§ WORK ITEM A
In the document excerpt on the hydraulic cylinder ram, what divides the cylinder region 40 into upper and lower pressure chambers?

The cylinder ram 36 is formed with an axial bore 39 having an enlarged cylinder portion 40. A stationary piston 42 is closely fitted inside the cylinder region 40. As can be seen, the piston 42 divides the cylinder region 40 into upper and lower pressure chambers 44 and 46. The piston 42 has an upper, large diameter, piston stem 48 which extends through the upper end of the cylinder ram bore 39, and is secured to the top plate 26 of the outer tubular casing 24. A smaller diameter lower piston stem 50 extends from the bottom of the piston 42 through the lower end of the cylinder ram bore 39. Upper and lower pressure seals 52 and 54 surround the upper and lower piston stems 48 and 50 respectively where they pass through the cylinder ram 36; and these pressure seals serve to pressure isolate the upper and lower pressure chambers 44 and 46 from the interior of the tubular outer casing 24 as the cylinder ram 36 moves up and down within the casing. It will be appreciated that because of the different piston diameters within the upper and lower chambers 44 and 46 a differential hydraulic effect may be produced in them. That is, where equal hydraulic pressures are applied to both chambers, the greater diametrical surface areas of the lower chamber 46 result in a greater hydraulic force being produced therein, so that in such case the ram 36 would be driven downwardly.
An upper chamber hydraulic line 56 extends from the pressure line 20, around the hydraulic switching valve assembly 18 and down through the top plate 26 and the upper piston stem 48. This upper chamber hydraulic line opens out into the upper pressure chamber 44 just above the stationary piston 42. A lower chamber hydraulic line 58 extends down from the hydraulic valve assembly 18 through the top plate 26 and the upper piston stem 48. The lower chamber hydraulic line 58, it will be noted, extends down beyond the stationary piston 42 and opens out into the lower pressure chamber 46 just below the stationary piston.

§ RECORDS FOR THIS EXERCISE

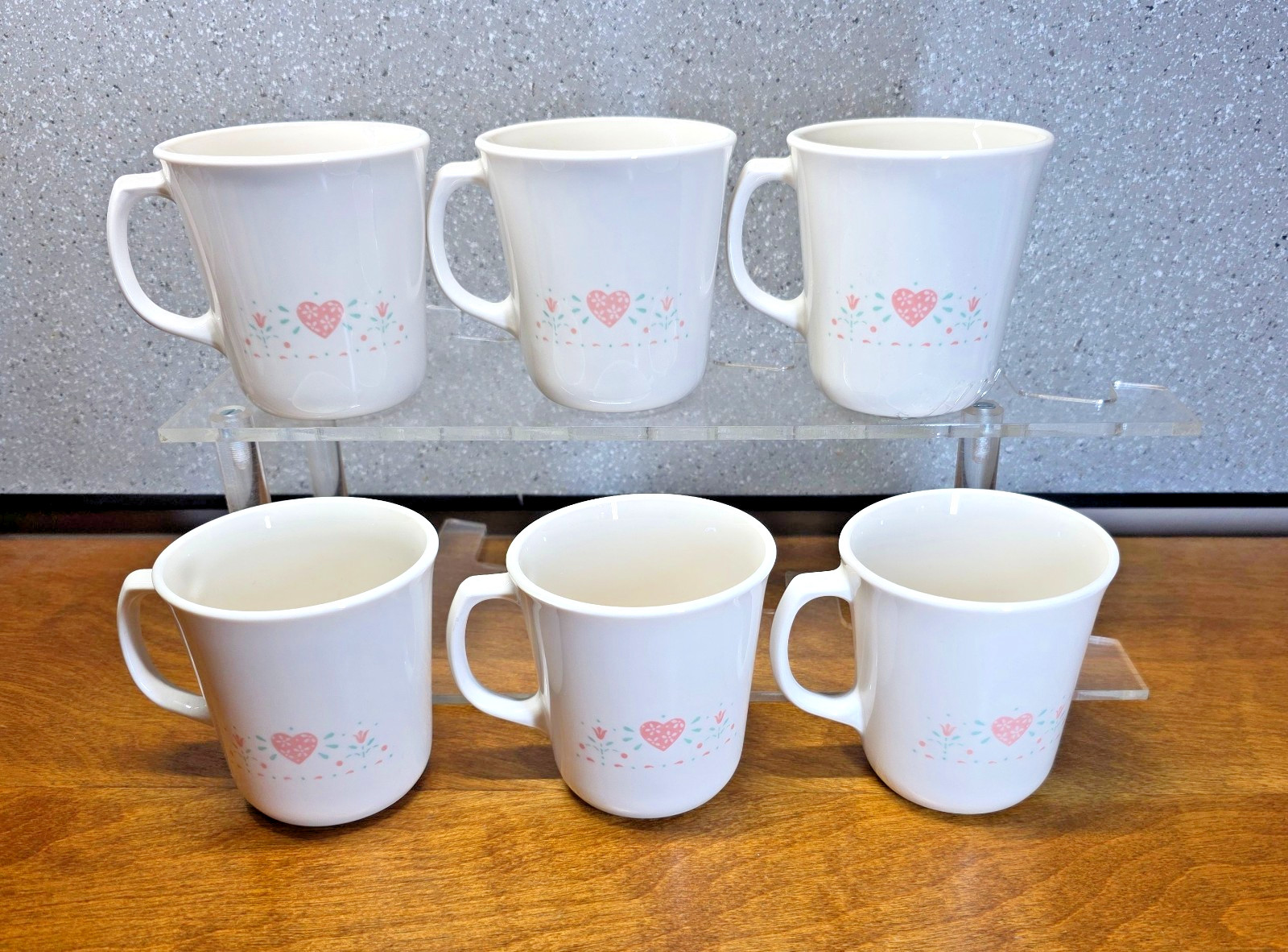 Corelle Corning Forever Yours Cups Mugs Lot of 6 Coffee/Tea Pink Hearts Excellen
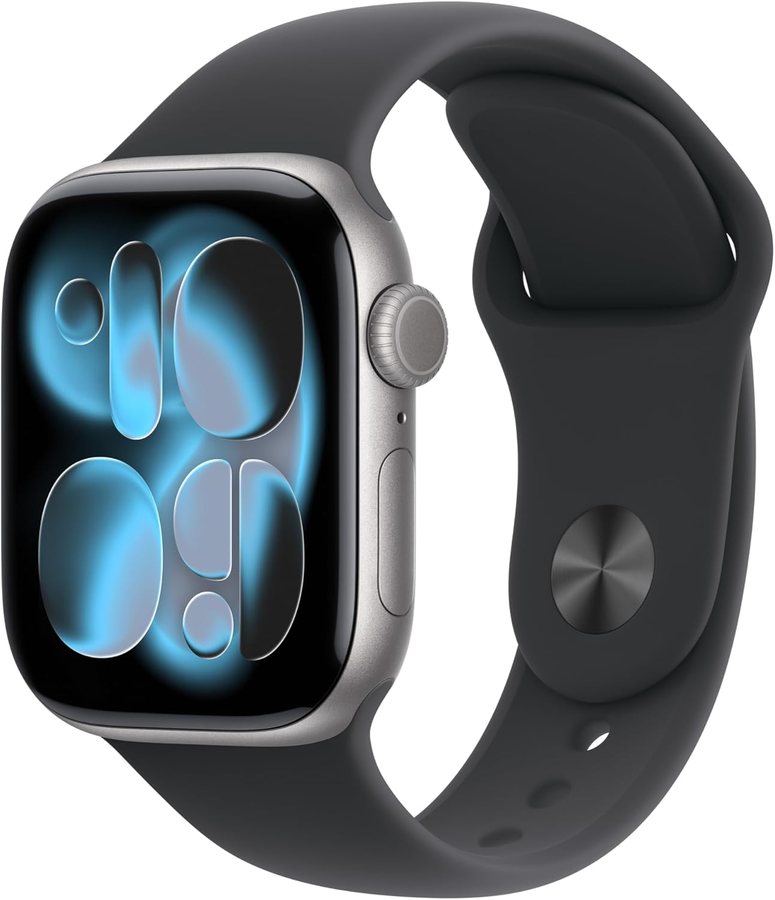 Apple Watch Series 11 in space grey aluminium with a black sport band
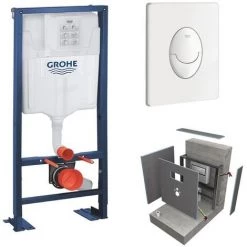 Lot Bati Support Grohe Rapid SL Avec Habillage Wedi I-Board, Blanche, Sans Revetement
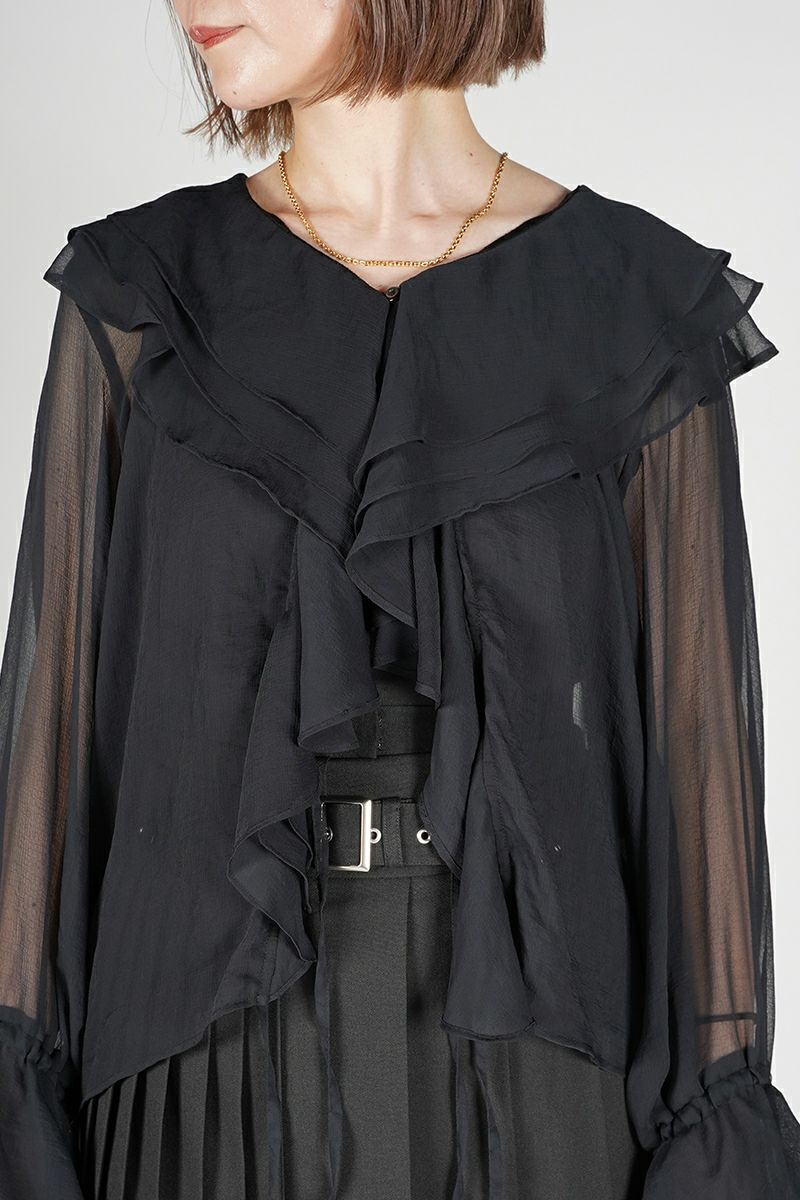 NOUNLESS(ナウンレス)AIRY RUFFLE OVER BLOUSE エアリーラッフルオーバーブラウス 112410430160 -1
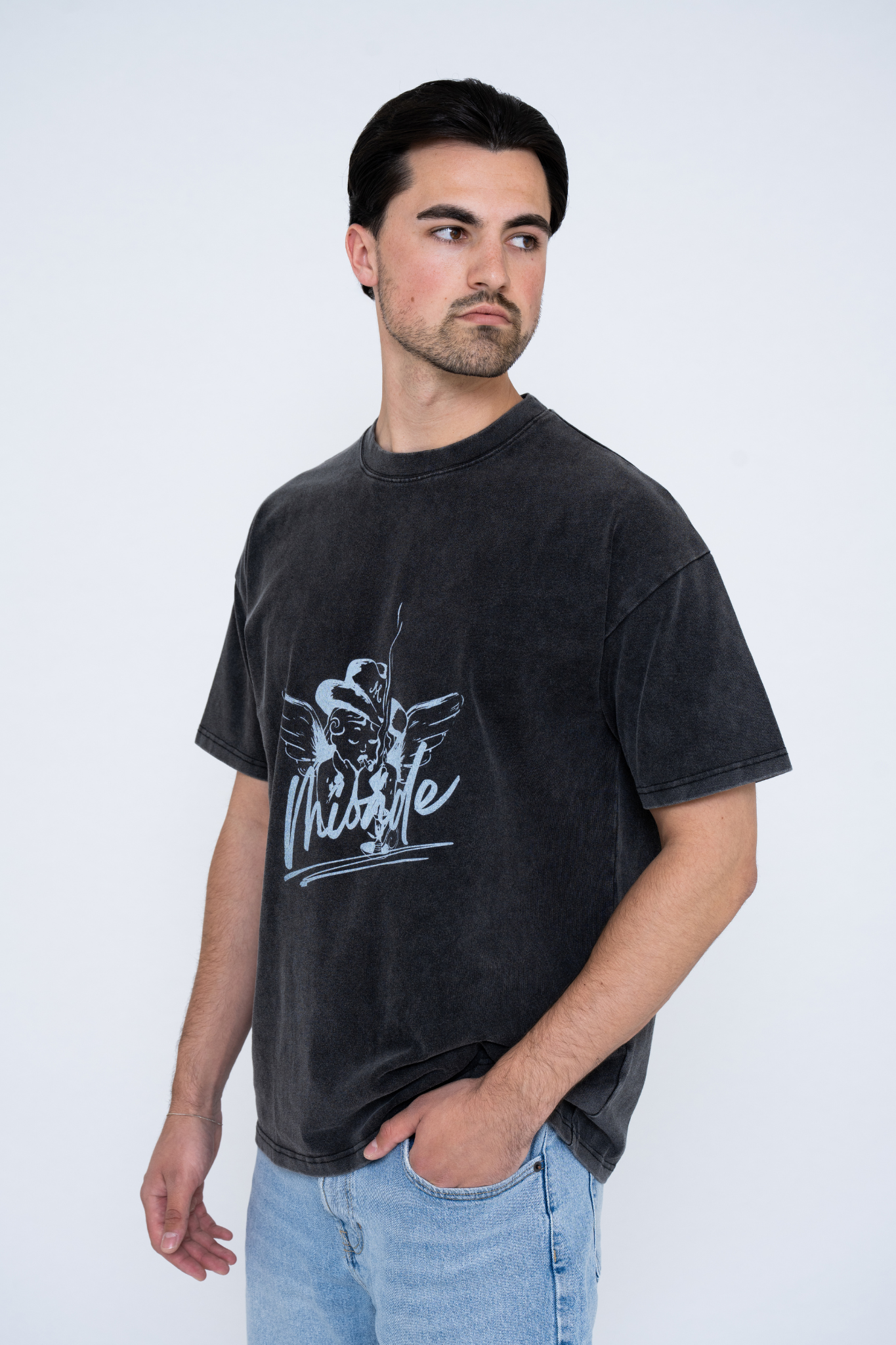 ANGEL T-SHIRT WASHED BLACK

§ WORK ITEM B
Rewrite the records starting at the first one and ending at the one that contains "Lot Bati Support", with "space grey" replaced by "silver" and everything else unchanged. Leave the pictures out.

§ WRITTEN RESPONSE A
The stationary piston 42 divides it.

§ WRITTEN RESPONSE B
 Corelle Corning Forever Yours Cups Mugs Lot of 6 Coffee/Tea Pink Hearts Excellen
 Apple Watch Series 11 in silver aluminium with a black sport band
 Lot Bati Support Grohe Rapid SL Avec Habillage Wedi I-Board, Blanche, Sans Revetement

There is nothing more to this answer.